„Harter Schnaps spielt eine größere Rolle als früher“
Der Chefarzt der Kinderklinik beobachtet den Hang zum Alkohol bei Jugendlichen mit großer Sorge.
Neuss. „Das kommt sehr gut hin, auch wir haben einen leichten zahlenmäßigen Rückgang in den letzten Jahren verzeichnet“, sagt Dr. Guido Engelmann, Chefarzt der Klinik für Kinder und Jugendliche am Lukaskrankenhaus in Neuss (Foto rechts). Damit nimmt er Bezug auf die neueste Studie des statistischen Landesamtes.
Demnach wurden 143 Jugendliche zwischen zehn und 19 Jahren im Jahr 2012 im Rhein-Kreis Neuss wegen einer Alkoholvergiftung in ein Krankenhaus eingeliefert. Das entspricht 0,31 Prozent der gleichaltrigen Bevölkerung. Noch im Jahr 2011 waren es 173 Jugendliche, das bedeutet einen Rückgang von 17,3 Prozentpunkten.
Engelmann sieht in diesem Rückgang jedoch eher eine statistische Schwankung als eine dauerhafte Verbesserung der Situation. „Wir bewegen uns seit 2009 immer etwa im gleichen Zahlenbereich, deshalb sehe ich eigentlich keine bleibende Veränderung. Es sind wirklich viele Kinder und Jugendliche, die bei uns mit einer Alkoholvergiftung eingeliefert werden.
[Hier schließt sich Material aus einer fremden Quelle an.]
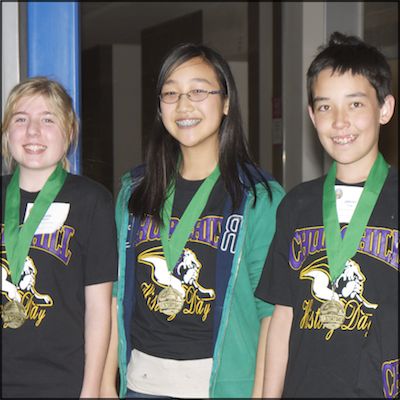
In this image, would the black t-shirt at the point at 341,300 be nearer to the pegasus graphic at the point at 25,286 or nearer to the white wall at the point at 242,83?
the pegasus graphic at the point at 25,286

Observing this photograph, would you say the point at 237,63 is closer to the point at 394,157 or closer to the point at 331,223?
the point at 394,157

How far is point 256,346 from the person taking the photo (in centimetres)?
240

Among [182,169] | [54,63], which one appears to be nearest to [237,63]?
[54,63]

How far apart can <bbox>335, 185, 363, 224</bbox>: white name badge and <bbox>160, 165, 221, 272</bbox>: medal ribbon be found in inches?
16.6

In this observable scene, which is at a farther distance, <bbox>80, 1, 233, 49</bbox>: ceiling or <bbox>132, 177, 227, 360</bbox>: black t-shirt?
<bbox>80, 1, 233, 49</bbox>: ceiling

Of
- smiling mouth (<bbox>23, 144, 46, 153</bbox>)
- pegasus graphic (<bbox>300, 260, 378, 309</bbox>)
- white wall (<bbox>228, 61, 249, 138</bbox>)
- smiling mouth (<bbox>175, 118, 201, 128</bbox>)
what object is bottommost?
pegasus graphic (<bbox>300, 260, 378, 309</bbox>)

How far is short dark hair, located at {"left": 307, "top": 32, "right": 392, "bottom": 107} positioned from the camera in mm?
2256

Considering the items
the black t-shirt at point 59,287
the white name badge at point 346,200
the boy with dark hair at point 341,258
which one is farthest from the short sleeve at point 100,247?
the white name badge at point 346,200

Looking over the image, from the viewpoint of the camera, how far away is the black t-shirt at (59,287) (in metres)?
2.28

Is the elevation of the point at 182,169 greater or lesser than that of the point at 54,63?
lesser

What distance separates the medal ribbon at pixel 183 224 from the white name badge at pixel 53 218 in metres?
0.31

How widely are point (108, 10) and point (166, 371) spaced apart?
23.0ft

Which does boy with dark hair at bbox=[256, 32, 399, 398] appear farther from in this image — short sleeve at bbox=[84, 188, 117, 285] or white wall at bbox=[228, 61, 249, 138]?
white wall at bbox=[228, 61, 249, 138]

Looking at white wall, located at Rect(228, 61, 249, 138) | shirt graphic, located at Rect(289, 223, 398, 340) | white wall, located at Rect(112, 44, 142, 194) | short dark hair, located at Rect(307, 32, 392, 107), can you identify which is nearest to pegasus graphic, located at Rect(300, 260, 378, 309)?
shirt graphic, located at Rect(289, 223, 398, 340)
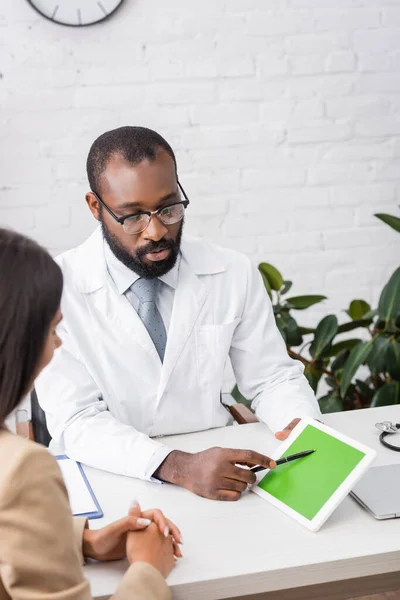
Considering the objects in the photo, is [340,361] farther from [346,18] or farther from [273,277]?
[346,18]

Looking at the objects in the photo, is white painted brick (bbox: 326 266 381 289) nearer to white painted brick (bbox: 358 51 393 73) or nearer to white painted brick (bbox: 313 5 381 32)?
white painted brick (bbox: 358 51 393 73)

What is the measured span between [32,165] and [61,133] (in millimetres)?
166

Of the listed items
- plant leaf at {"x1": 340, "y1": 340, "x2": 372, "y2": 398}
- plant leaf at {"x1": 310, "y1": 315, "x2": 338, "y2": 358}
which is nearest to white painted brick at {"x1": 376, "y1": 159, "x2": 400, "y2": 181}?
plant leaf at {"x1": 310, "y1": 315, "x2": 338, "y2": 358}

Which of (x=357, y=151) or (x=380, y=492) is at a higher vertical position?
(x=357, y=151)

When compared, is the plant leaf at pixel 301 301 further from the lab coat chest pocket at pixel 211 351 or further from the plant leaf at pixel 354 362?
the lab coat chest pocket at pixel 211 351

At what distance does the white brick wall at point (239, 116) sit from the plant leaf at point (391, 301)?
78 cm

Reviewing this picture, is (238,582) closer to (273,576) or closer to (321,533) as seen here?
(273,576)

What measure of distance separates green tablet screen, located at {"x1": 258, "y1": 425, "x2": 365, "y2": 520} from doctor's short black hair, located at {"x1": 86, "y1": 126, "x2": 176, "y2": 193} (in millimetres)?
736

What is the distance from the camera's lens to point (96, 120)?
2.85 metres

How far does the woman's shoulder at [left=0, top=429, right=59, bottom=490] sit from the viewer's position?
32.8 inches

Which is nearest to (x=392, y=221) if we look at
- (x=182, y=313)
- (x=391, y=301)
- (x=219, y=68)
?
(x=391, y=301)

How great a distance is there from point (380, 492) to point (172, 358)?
0.60 meters

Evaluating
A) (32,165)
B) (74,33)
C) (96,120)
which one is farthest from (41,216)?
(74,33)

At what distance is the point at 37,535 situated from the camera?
2.77 feet
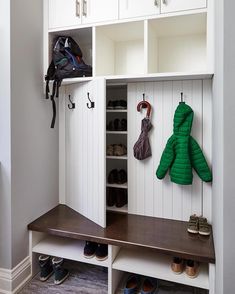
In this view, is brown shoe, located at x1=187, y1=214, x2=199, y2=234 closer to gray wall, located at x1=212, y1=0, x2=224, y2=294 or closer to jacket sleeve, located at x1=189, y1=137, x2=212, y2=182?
jacket sleeve, located at x1=189, y1=137, x2=212, y2=182

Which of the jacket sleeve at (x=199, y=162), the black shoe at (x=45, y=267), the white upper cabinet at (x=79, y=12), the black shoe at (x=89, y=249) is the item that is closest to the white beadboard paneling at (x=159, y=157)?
the jacket sleeve at (x=199, y=162)

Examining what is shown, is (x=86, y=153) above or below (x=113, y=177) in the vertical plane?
above

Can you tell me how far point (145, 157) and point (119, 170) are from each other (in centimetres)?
35

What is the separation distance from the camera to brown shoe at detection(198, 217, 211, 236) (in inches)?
67.1

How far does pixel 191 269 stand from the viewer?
61.9 inches

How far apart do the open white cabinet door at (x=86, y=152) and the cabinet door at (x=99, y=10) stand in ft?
1.48

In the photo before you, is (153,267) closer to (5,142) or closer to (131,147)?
(131,147)

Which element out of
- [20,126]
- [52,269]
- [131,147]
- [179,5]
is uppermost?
[179,5]

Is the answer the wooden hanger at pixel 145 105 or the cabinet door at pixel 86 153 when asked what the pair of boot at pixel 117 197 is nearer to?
the cabinet door at pixel 86 153

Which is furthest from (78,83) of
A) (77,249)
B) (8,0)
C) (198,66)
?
(77,249)

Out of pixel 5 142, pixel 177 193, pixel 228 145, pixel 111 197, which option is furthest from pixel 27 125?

Ich denke, es sind etwa zwei bis drei Fälle in der Woche“, sagt er.
Grundsätzlich geht er davon aus, dass sich die Zahlen der stationär behandelten Jugendlichen unter Alkoholeinfluss langfristig erhöht haben.
Bemerkenswert seien die Umstände, unter denen stark alkoholisierte Heranwachsende eingeliefert werden. „Der Rettungsdienst wird meist von den Trinkkumpanen alarmiert. Außerdem glaube ich, dass heute harter Schnaps eine größere Rolle bei Kindern und Jugendlichen spielt als früher“, sagt er.
Die jüngsten Patienten mit einer Alkoholvergiftung, die er behandelt hat, waren zwölf Jahre alt. „Solche Fälle sind aber doch eher selten. Die 15- und 16-Jährigen sind die Gruppe, die wir am häufigsten betreuen“, sagt der Chefarzt.
„Mehrfachtäter“ habe er nur wenige: „Das sind eher die Ausnahmen. Der Aufenthalt nach einer Alkoholvergiftung in einem Krankenhaus scheint doch ein lehrreiches Ereignis zu sein“, sagt Engelmann.
Eingelieferte Jugendliche werden stationär größtenteils überwacht. „Das ist ja nicht ungefährlich. Wir achten darauf, dass sie nicht an ihrem Erbrochenen ersticken“, sagt er. Wichtig sei außerdem die Wasserzufuhr. Eine Infusion mit einer Zuckerlösung bewirke, dass ihnen ein übler Kater erspart bleibe.
Bei der Entlassung wird den Eltern nahegelegt, ihr Kind zu der Drogenberatungsstelle Drobs zu schicken. „Schließlich muss es ja einen Grund für dieses exzessive Alkoholtrinken geben. Die meisten Eltern wollen das aber nicht. Denen ist es unheimlich peinlich, dass ihr Kind wegen Alkohol ins Krankenhaus gekommen ist und die wollen dann nur schnellstmöglich wieder verschwinden“, sagt der Chefarzt.